:: DOCUMENT TEXT ::
# Two Adopted in one day



## plenty pets 20 (Jul 8, 2006)

We have sure been on a roll with getting some of our rescues placed in great homes. We got two more adopted yesterday, Samantha and Marcus.
It is so great to be getting GREAT applications and wonderful homes for all of these dogs.
Samantha was the home surrender and Marcus was found on the streets. .


----------



## munchkn8835 (May 23, 2010)

So cute! This is wonderful news!


----------



## bellaratamaltese (May 24, 2006)

oh they are darling! It must make you so happy when great homes come along. Thank you for sharing their pics!


----------



## edelweiss (Apr 23, 2010)

I think I am partial to the guys! But they are both wonderful & I am thrilled they have new homes!!!!!


----------



## 3Maltmom (May 23, 2005)

Great news, Edie!!!

What dolls they are ~ :wub:

Marcus looks like my Coby, only better groomed ~ LOL

Live Long, and Prosper Little Ones:


----------



## Snowbody (Jan 3, 2009)

Edie - no wonder they were snapped up. Just look at them. As they say in houses "move in condition." :HistericalSmiley: And to think Marcus came off the streets. You all do such a great job with them. I know they are going to have the life they deserve and can just imagine how hard it was to surrender Samantha.


----------



## Cosy (Feb 9, 2006)

Adorable! I'm glad good homes are coming along.


----------



## Bibu (Jun 3, 2010)

Yey, Edie! You and your work are awesome!


----------



## michellerobison (Dec 17, 2009)

This is such great news,finding good furever homes! Yeah!


----------



## joyomom (Jan 13, 2008)

:: TASKS FOR THIS EXERCISE ::
1. According to the forum thread, where was Marcus found?
2. Condense the forum thread paragraph that begins "Edie - no wonder they were snapped up" into a short bulleted list that keeps its main points.
Answer only from the forum thread.

:: RAW RECORDS ::
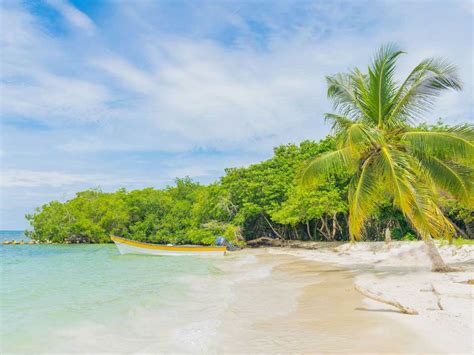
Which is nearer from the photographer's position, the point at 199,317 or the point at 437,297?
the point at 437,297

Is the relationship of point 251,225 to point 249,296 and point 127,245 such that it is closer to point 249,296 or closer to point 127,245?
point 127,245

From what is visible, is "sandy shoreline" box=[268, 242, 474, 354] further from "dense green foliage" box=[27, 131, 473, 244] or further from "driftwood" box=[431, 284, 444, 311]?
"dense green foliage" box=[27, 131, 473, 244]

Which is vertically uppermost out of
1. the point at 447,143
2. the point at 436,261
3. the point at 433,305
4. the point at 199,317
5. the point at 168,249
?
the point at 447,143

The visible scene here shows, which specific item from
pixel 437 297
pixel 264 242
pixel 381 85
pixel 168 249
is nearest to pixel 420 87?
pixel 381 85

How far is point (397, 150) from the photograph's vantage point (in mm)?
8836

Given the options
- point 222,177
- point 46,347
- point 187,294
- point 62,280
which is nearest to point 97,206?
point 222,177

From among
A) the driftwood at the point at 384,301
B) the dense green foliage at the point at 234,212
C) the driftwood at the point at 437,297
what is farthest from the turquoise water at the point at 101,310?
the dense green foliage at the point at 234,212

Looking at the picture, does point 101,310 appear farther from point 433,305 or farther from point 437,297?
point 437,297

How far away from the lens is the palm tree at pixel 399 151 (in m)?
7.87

...

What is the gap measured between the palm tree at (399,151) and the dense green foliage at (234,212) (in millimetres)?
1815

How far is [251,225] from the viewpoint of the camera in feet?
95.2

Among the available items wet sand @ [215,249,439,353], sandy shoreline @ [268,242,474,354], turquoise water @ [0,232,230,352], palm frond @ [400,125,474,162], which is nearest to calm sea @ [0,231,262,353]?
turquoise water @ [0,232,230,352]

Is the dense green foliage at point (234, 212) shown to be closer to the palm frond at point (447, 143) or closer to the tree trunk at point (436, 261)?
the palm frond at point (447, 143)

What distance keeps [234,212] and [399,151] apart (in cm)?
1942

:: SOLUTIONS BY TASK ::
1. Marcus was found on the streets.

2.
- It is no surprise the two were snapped up, since they look like a house in "move in condition."
- Marcus came off the streets.
- The rescue does a great job with them.
- They will have the life they deserve.
- Surrendering Samantha must have been hard.